Task-oriented handovers (TOH) are fundamental to effective human-robot collaboration, requiring robots to present objects in a way that supports the human's intended post-handover use. Existing approaches are typically based on object- or task-specific affordances, but their ability to generalize to novel scenarios is limited.

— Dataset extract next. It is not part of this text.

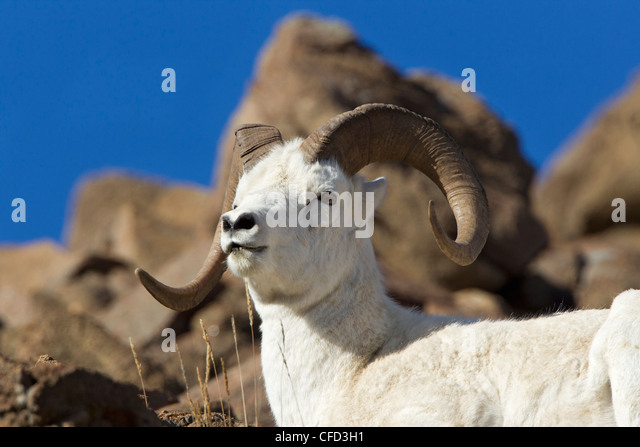 Dall sheep (Ovis dalli dalli), ram, Polychrome Pass, Denali National Park, Alaska, United States of America - Stock Image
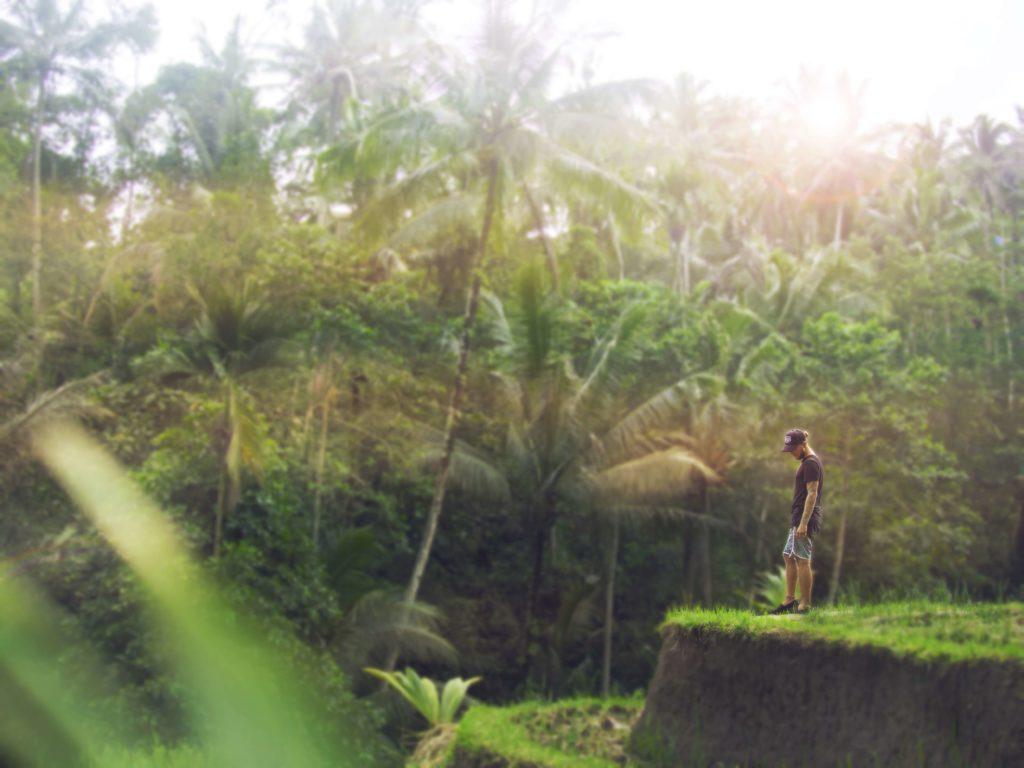 Wat te doen in Ubud, Bali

To address this gap, we present AFT-Handover, a framework that integrates large language model (LLM)-driven affordance reasoning with efficient texture-based affordance transfer to achieve zero-shot, generalizable TOH. Given a novel object-task pair, the method retrieves a proxy exemplar from a database, establishes part-level correspondences via LLM reasoning, and texturizes affordances for feature-based point cloud transfer. We evaluate AFT-Handover across diverse task-object pairs, showing improved handover success rates and stronger generalization compared to baselines. In a comparative user study, our framework is significantly preferred over the current state-of-the-art, effectively reducing human regrasping before tool use. Finally, we demonstrate TOH on legged manipulators, highlighting the potential of our framework for real-world robot-human handovers.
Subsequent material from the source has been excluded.